-- Opening Marker --

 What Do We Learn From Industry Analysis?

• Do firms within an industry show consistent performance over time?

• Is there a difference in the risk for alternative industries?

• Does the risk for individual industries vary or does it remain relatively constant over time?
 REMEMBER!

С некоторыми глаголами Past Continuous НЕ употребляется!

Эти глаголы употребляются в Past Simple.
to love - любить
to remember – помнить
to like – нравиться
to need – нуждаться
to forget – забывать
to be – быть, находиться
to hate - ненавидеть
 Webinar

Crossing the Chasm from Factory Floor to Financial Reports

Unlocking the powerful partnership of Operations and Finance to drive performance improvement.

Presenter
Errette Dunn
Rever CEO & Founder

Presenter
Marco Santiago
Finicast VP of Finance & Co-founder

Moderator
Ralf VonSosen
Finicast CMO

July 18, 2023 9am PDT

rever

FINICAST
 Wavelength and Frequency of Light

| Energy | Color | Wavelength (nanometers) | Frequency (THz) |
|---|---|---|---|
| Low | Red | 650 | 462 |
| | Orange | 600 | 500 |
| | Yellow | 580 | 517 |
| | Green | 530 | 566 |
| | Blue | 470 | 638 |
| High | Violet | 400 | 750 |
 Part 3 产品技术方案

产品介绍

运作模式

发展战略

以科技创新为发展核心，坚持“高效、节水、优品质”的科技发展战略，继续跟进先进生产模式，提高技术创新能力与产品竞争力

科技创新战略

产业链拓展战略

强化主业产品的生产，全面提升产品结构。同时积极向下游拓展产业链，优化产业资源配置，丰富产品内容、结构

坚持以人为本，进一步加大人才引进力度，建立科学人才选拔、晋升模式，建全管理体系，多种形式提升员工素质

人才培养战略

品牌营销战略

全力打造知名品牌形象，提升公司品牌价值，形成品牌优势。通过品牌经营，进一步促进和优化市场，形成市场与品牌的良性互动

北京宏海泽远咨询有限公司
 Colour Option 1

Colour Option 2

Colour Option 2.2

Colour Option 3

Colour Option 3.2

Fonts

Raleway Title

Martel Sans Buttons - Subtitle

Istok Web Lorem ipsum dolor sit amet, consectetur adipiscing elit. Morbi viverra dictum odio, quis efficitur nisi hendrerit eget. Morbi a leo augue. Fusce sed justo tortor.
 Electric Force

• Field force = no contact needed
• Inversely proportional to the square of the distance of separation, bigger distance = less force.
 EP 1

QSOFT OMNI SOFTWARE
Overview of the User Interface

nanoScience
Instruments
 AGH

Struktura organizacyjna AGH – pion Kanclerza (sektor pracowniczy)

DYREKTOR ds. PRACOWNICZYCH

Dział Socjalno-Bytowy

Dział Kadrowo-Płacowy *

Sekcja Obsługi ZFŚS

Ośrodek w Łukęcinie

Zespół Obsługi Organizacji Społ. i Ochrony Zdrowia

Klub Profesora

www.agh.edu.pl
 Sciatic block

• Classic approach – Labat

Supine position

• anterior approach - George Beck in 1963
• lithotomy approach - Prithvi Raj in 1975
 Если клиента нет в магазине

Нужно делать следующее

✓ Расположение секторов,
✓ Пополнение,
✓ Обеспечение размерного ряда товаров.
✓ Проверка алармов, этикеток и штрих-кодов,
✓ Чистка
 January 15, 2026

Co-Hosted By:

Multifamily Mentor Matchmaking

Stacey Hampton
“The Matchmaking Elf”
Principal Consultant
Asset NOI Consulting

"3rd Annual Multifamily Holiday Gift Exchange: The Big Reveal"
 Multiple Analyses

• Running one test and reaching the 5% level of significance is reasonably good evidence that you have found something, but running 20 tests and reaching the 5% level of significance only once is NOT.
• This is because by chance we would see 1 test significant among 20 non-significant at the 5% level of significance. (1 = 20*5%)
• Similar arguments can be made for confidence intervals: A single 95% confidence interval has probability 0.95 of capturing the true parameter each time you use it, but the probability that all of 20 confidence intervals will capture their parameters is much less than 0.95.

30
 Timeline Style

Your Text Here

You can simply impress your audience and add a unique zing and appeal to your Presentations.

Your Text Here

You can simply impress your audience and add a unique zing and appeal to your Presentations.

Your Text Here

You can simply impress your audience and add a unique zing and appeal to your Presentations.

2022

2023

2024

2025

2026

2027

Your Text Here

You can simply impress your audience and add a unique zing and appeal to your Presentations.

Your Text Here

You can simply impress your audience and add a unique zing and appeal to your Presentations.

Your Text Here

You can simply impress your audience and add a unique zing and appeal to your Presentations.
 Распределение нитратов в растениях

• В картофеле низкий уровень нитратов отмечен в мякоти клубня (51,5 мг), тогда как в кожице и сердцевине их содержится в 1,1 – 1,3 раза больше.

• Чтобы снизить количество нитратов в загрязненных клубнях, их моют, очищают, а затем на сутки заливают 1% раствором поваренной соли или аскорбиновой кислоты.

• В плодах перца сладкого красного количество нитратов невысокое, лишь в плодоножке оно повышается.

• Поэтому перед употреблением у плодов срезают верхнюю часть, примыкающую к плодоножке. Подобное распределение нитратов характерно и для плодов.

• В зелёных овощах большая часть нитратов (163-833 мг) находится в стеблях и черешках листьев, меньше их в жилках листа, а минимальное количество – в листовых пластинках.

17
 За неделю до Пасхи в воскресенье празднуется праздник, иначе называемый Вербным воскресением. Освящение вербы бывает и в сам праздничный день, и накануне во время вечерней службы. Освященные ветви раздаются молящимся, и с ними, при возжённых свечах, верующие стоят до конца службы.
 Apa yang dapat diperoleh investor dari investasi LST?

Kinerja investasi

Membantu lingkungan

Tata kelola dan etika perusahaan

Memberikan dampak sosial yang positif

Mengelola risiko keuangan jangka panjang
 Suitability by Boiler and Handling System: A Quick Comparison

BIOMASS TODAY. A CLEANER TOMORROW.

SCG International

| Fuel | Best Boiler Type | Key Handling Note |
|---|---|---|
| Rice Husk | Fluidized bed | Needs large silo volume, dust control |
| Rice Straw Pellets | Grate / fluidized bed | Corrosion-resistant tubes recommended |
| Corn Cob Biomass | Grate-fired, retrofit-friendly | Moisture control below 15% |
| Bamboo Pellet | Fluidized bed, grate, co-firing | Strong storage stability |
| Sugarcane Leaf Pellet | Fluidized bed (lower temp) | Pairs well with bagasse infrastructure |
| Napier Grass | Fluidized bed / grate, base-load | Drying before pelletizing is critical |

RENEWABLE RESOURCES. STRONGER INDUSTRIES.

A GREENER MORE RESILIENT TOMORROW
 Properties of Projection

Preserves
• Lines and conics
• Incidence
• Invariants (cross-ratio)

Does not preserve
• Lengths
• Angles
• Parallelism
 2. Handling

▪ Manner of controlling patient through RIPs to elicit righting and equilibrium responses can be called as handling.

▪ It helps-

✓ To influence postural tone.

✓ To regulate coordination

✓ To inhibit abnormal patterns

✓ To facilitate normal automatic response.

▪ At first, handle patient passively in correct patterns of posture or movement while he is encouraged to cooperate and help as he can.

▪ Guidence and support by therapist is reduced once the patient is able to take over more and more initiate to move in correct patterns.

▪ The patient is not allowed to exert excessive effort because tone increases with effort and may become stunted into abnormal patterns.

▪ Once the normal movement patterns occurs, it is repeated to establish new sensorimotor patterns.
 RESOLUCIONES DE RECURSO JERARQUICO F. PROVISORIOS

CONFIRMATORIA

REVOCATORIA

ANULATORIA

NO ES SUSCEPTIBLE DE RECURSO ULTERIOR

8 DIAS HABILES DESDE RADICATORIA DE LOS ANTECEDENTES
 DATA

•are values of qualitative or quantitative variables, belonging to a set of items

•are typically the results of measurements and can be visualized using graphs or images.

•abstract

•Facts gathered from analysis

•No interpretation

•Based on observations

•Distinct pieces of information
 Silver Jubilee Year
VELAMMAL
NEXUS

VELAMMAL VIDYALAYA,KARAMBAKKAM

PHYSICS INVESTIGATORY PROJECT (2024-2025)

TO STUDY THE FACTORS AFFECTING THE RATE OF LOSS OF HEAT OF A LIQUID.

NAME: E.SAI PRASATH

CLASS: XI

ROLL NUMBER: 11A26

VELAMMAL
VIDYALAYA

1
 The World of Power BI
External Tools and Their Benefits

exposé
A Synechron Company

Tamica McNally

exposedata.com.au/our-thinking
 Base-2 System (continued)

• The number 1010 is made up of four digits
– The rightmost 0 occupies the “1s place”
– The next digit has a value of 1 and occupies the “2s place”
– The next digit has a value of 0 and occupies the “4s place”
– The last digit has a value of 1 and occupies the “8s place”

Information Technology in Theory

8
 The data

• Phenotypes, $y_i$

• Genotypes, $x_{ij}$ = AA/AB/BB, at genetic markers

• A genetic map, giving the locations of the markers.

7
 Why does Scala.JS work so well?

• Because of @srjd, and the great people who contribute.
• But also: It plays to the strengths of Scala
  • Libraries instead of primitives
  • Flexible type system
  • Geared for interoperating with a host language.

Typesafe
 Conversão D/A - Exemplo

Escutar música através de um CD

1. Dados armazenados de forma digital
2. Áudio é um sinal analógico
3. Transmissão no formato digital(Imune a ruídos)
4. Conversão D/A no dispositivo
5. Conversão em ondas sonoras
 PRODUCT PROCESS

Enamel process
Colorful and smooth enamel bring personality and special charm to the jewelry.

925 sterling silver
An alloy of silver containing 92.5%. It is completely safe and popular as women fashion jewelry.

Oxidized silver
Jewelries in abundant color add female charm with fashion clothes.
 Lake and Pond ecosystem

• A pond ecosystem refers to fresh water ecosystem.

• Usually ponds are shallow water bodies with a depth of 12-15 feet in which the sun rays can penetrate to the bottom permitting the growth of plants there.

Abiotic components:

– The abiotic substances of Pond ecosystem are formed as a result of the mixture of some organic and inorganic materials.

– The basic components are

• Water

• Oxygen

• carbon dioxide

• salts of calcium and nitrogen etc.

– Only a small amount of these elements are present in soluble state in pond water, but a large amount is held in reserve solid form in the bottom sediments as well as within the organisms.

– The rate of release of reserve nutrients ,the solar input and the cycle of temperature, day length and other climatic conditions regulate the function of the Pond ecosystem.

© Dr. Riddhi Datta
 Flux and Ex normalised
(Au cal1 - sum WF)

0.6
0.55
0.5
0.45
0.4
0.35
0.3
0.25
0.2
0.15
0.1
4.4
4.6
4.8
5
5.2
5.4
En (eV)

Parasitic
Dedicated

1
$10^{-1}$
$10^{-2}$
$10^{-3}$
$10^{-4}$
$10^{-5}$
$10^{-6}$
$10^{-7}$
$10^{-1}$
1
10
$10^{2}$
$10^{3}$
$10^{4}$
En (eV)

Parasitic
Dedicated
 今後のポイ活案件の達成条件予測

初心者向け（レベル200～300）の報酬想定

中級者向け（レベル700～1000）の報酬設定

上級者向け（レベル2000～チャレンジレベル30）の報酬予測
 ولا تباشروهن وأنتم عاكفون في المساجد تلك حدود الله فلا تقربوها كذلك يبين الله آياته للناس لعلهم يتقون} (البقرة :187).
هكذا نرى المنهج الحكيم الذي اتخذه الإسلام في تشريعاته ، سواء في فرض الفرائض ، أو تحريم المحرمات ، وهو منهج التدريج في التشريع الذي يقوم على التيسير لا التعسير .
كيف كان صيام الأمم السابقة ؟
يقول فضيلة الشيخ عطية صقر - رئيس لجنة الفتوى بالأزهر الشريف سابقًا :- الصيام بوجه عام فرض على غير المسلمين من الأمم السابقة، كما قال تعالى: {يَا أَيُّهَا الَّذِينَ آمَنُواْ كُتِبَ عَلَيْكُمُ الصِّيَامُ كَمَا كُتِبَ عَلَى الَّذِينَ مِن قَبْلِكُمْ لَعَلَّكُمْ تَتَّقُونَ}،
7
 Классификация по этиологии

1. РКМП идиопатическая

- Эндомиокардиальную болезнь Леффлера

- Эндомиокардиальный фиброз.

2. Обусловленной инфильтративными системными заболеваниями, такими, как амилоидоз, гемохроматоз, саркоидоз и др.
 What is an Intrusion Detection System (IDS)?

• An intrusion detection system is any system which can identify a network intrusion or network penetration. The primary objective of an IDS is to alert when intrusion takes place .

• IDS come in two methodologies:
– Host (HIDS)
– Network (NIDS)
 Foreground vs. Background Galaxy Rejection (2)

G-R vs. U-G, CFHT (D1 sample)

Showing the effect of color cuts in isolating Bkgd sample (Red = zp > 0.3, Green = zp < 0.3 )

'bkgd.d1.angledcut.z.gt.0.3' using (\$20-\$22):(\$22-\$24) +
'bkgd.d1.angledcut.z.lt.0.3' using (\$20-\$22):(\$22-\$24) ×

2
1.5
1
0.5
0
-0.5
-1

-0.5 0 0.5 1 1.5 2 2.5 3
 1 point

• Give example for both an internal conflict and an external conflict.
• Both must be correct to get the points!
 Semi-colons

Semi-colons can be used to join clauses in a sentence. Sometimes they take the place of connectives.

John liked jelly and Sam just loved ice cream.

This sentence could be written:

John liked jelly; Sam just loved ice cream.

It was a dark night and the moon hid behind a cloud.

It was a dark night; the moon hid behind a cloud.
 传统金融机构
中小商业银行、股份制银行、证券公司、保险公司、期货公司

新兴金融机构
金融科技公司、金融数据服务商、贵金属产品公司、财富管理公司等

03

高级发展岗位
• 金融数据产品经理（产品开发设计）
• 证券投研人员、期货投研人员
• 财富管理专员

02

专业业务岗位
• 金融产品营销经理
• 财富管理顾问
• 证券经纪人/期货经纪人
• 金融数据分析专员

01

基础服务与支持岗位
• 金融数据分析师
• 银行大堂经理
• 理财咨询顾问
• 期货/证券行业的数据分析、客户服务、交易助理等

-- Closing Marker --

* **Exercise directions**
Within the material above, extract exactly the lines that start at the line containing "2. Обусловленной инфильтративными" and stop after the line containing "What is an Intrusion Detection System (IDS)?", and only those.

* **Result**
2. Обусловленной инфильтративными системными заболеваниями, такими, как амилоидоз, гемохроматоз, саркоидоз и др.
 What is an Intrusion Detection System (IDS)?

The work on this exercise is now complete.